Python: performance comparison of using `pickle` or `marshal` and using `re`

For pure speed, marshal will get you the fastest results.

Timings:

>>> timeit.timeit("pickle.dumps([1,2,3])","import pickle",number=10000)
0.2939901351928711
>>> timeit.timeit("json.dumps([1,2,3])","import json",number=10000)
0.09756112098693848
>>> timeit.timeit("pickle.dumps([1,2,3])","import cPickle as pickle",number=10000)
0.031056880950927734
>>> timeit.timeit("marshal.dumps([1,2,3])","import marshal", number=10000)
0.00703883171081543

When somebody are thinking about performance he should to remember 3 things:

  • Don't trust anybody - any benchmark can lie (by a different reasons: unprofessional, marketing, etc.)
  • Always measure your case - for example, cache system and statistics have totally different requirements.
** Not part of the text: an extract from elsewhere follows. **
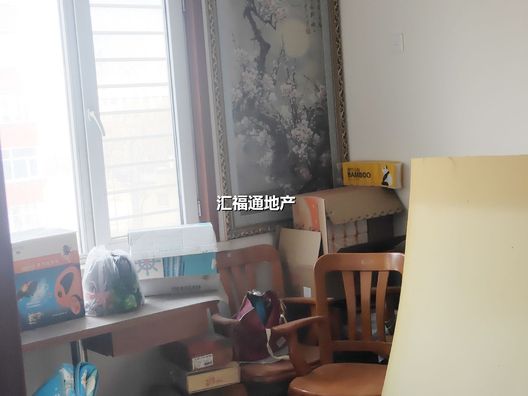 涿州清凉寺天龙小区（二期）3室2厅房源信息第4张图片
In one case you need to read as fast as possible, in other case - write
  • Repeat tests - new version of any software could be faster/slower, so any update could introduce benefits/penalties

For example, here is results of my benchmark:

jimilian$ python3.5 serializators.py
iterations= 100000
data= 'avzvasdklfjhaskldjfhkweljrqlkjb*@&$Y)(!#&$G@#lkjabfsdflb(*!G@#$(GKLJBmnz,bv(PGDFLKJ'
==== DUMP ====
Pickle:
>> 0.09806302400829736
Json: 2.0.9
>> 0.12253901800431777
Marshal: 4
>> 0.09477431800041813
Msgpack: (0, 4, 7)
>> 0.16701826300413813

==== LOAD ====
Pickle:
>> 0.10376790800364688
Json: 2.0.9
>> 0.30041573599737603
Marshal: 4
>> 0.034003349996055476
Msgpack: (0, 4, 7)
>> 0.061493027009419166

jimilian$ python3.5 serializators.py
iterations= 100000
data= [1,2,3]*100
==== DUMP ====
Pickle:
>> 0.9678693519963417
Json: 2.0.9
>> 4.494351467001252
Marshal: 4
>> 0.8597690019960282
Msgpack: (0, 4, 7)
>> 1.2778299400088144

==== LOAD ====
Pickle:
>> 1.0350999219954247
Json: 2.0.9
>> 3.349724347004667
Marshal: 4
>> 0.468191737003508
Msgpack: (0, 4, 7)
>> 0.3629750510008307

jimilian$ python2.7 serializators.py
iterations= 100000
data= [1,2,3]*100
==== DUMP ====
Pickle:
>> 50.5894570351
Json: 2.0.9
>> 2.69190311432
cPickle: 1.71
>> 5.14689707756
Marshal: 2
>> 0.539206981659
Msgpack: (0, 4, 7)
>> 0.752672195435

==== LOAD ====
Pickle:
>> 58.8052768707
Json: 2.0.9
>> 3.50090789795
cPickle: 1.71
>> 8.46298909187
Marshal: 2
>> 0.469168901443
Msgpack: (0, 4, 7)
>> 0.315001010895

So, as you can see sometimes it's better to use Pickle (python3, long string, dump), sometimes - msgpack (python3, long array, load), in python2 - things works completely different. That's why nobody can give certain answer that will be valid for everybody.


Time them and find out!

I'd expect cPickle to be the fastest but that's no guarantee.